The quarterly publication of the Stable Value Investment Association
Fourth Quarter 2000 • Volume 4 Issue 4
How Adding Advice to a 401(k) Plan Can Impact Stable Value Contracts
By Randy Myers
Amid the ongoing debate
over whether it is appropriate and effective to offer online investment
advice to participants in defined contribution plans, a subtle technical
factor sometimes gets overlooked: the impact that offering advice has
on the benefit responsive contracts in stable value funds.
These contracts are,
in effect, insurance policies that ensure that shareholders of a stable
value fund can withdraw their money at book value, regardless of the market
value of the underlying assets in the fund. In most defined contribution
plans, the addition of an advice service qualifies as a plan change requiring
notification to the issuer of the stable value wrap contract. If the wrap
provider concludes that the change could increase the risk of providing
the contract—perhaps by encouraging plan participants to withdraw substantial
amounts of money from the stable value fund—it could take any number of
steps potentially detrimental to the stable value fund and its shareholders.

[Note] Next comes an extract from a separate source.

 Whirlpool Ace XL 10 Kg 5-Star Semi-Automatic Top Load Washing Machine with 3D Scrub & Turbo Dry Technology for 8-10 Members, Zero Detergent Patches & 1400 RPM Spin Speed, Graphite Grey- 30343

Speaking at the Stable Value Investment Association 2000 National Forum,
Steve LeLaurin, senior account manager with stable value manager PRIMCO
Capital Management, said those steps could include canceling the contract
or assessing higher fees.
Wrap providers are
leery of advice services because they are new, and, as a consequence,
there is little historical record of their impact on cash flows within
defined contribution plans. Also, said Henry Kao, a director with wrap
provider UBS AG, "some advice models provide misleading recommendations
to stable value funds because they do not capture the basic characteristics
of stable value (in their asset allocation models)."
Thus far, says Kao,
his firm has signed off on only one advice model (he didn't specify which
one). In some cases, he says, UBS has terminated some of its wrap contracts
when it didn't agree with, or understand, the advice model being introduced,
or when it didn't feel that the existing contract terms sufficiently insulated
it from the potential changes that could be triggered in the plan.
Aruna Hobbs, director
of institutional products for Aegon Institutional Markets, says her firm
has been asked to review the introduction of advice services at a handful
of the plans for which it provides stable value wrap contracts, and in
each case has okayed the move. Speaking after the National Forum, Hobbs
said that Aegon hasn't given blanket approval to any advice service. Instead,
her firm is reviewing each plan proposing the change on a case-by-case
basis to determine whether any action on its part is necessary.
"We look at this along
with the rest of our standard underwriting parameters and take into consideration
a broad range of factors, such as the historical volatility of the plan's
cash flows, the manager's record managing liquidity, and presence or absence
of a buffer position ahead of us that would protect us if a lot of participants
suddenly wanted to pull their money out of the stable value fund," Hobbs
said.
Thus far, observed
Hobbs, Aegon has not had any cases in which it concluded that the addition
of an investment advice program would materially escalate its risk. Among
the advice providers that Aegon has approved on a case-by-case basis,
she said, are Financial Engines and mPower, as well as a number of in-house
advice services.
Now that advice services
are becoming more commonplace, Hobbs added, Aegon is building provisions
for them into its underwriting discipline. In the meantime, Kao recommends
that the stable value community continue to maintain a dialogue with advice
providers on this issue. He also suggests that plan sponsors make the
treatment of stable value funds a search criteria when selecting advice
providers for their defined contribution plans.